1) Bhāravi (भारवि):—[=bhā-ravi] a m. Name of the author of the Kirātārjunīya (first mentioned in an, [Inscriptions of 634 Apte’s The Practical Sanskrit-English Dictionary.D.])

2) Bhāravī (भारवी):—[from bhārava] f. sacred basil, [cf. Lexicographers, esp. such as amarasiṃha, halāyudha, hemacandra, etc.]

3) Bhāravi (भारवि):—[=bhā-ravi] b See under 2. bhā.

[Sanskrit to German] (Deutsch Wörterbuch)

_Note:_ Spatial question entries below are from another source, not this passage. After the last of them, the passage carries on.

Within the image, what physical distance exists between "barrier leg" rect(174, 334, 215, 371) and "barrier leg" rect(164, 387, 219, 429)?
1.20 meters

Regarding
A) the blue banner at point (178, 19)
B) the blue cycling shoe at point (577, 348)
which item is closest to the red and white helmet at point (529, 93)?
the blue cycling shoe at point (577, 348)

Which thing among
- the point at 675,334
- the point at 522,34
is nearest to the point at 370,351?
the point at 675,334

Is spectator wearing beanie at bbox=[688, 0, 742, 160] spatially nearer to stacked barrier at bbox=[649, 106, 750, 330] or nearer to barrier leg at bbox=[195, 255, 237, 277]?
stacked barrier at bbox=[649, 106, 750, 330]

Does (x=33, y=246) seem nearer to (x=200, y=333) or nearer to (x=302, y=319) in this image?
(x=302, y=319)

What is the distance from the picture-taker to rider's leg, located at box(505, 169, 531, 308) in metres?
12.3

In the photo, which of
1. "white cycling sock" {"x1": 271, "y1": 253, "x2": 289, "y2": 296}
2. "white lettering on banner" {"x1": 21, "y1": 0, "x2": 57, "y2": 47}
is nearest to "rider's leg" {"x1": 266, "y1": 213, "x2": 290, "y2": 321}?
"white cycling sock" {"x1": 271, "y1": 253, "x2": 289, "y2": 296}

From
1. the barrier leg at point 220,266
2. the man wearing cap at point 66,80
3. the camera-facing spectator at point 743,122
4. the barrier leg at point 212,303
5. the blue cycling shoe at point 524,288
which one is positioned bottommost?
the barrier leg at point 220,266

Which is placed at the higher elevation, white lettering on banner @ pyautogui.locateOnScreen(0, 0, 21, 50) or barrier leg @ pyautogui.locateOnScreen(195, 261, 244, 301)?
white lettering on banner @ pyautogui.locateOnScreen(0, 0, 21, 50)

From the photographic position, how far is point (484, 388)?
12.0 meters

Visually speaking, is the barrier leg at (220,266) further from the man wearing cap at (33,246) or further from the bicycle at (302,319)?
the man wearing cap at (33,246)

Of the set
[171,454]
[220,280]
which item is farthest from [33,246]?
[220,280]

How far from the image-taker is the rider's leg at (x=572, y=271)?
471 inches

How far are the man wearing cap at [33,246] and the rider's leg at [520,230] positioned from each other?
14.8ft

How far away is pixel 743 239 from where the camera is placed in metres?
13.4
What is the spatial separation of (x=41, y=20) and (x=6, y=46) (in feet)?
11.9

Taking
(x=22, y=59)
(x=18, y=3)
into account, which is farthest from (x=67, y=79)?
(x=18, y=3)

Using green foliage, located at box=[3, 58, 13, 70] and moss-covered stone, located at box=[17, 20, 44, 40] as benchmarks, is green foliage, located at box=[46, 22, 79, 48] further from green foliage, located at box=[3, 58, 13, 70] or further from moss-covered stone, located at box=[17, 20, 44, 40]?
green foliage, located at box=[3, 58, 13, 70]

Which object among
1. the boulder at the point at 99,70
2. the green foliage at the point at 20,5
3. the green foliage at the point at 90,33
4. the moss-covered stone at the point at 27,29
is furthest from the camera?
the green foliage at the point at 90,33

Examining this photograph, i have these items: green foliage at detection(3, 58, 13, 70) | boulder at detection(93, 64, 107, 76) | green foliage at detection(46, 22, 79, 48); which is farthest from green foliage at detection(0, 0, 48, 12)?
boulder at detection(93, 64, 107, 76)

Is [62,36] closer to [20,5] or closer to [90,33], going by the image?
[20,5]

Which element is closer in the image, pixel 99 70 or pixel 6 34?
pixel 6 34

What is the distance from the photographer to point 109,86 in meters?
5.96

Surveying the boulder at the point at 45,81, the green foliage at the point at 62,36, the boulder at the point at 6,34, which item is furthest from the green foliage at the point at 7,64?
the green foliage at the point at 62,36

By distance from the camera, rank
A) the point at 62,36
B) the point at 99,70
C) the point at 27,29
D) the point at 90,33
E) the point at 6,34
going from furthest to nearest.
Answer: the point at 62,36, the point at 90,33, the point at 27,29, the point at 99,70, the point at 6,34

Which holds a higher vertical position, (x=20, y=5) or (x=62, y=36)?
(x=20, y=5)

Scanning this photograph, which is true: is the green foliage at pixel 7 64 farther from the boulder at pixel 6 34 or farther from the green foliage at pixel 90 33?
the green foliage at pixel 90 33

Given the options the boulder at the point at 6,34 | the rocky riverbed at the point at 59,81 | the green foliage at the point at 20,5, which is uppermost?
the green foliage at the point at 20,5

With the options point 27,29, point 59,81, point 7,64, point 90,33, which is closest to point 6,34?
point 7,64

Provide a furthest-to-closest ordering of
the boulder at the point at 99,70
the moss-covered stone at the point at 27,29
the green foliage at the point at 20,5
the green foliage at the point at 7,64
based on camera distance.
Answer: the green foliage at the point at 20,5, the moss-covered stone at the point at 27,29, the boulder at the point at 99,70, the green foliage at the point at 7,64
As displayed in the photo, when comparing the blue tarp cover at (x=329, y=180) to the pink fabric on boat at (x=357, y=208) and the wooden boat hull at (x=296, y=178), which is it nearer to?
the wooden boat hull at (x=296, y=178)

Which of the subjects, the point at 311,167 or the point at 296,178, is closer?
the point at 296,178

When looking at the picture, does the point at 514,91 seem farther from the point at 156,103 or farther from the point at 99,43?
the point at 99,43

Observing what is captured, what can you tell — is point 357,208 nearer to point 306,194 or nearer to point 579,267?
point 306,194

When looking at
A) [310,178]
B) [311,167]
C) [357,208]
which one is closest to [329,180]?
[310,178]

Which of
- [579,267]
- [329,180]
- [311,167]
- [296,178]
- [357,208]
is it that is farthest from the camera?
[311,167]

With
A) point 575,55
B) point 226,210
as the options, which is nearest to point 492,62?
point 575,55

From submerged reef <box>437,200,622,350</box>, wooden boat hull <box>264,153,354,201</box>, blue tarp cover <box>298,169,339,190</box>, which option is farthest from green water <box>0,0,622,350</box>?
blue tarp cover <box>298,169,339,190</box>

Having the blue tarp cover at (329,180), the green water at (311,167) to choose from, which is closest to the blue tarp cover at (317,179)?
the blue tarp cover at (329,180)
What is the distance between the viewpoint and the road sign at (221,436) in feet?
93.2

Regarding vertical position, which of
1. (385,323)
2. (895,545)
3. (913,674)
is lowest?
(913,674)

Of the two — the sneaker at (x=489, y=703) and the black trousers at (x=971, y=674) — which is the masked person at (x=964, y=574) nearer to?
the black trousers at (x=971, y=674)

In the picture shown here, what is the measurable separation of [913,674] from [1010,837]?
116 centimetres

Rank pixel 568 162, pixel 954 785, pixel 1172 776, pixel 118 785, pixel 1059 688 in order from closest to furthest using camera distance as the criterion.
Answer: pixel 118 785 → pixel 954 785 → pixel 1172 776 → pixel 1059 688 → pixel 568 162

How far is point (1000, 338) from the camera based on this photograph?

Source: Cologne Digital Sanskrit Dictionaries: Böhtlingk and Roth Grosses Petersburger Wörterbuch

Bhāravi (भारवि):—m. Nomen proprium des Verfassers des Kirātārjunīya [Trikāṇḍaśeṣa.2,7,27.] [Oxforder Handschriften 124,a,15. 41. 127,b,10. 129,b,32. 163,a,6. 182,b,42. 198,b] [?(No. 468). 209,a,10. HALL in der Einl. zu VASĀVAD. 20. Weber’s Indische Studien.8,195. 343. fg.]

Source: Cologne Digital Sanskrit Dictionaries: Sanskrit-Wörterbuch in kürzerer Fassung

Bhāravi (भारवि):—m. Nomen proprium des Verfassers des Kirātārjunīya.

context information

Sanskrit, also spelled संस्कृतम् (saṃskṛtam), is an ancient language of India commonly seen as the grandmother of the Indo-European language family (even English!). Closely allied with Prakrit and Pali, Sanskrit is more exhaustive in both grammar and terms and has the most extensive collection of literature in the world, greatly surpassing its sister-languages Greek and Latin.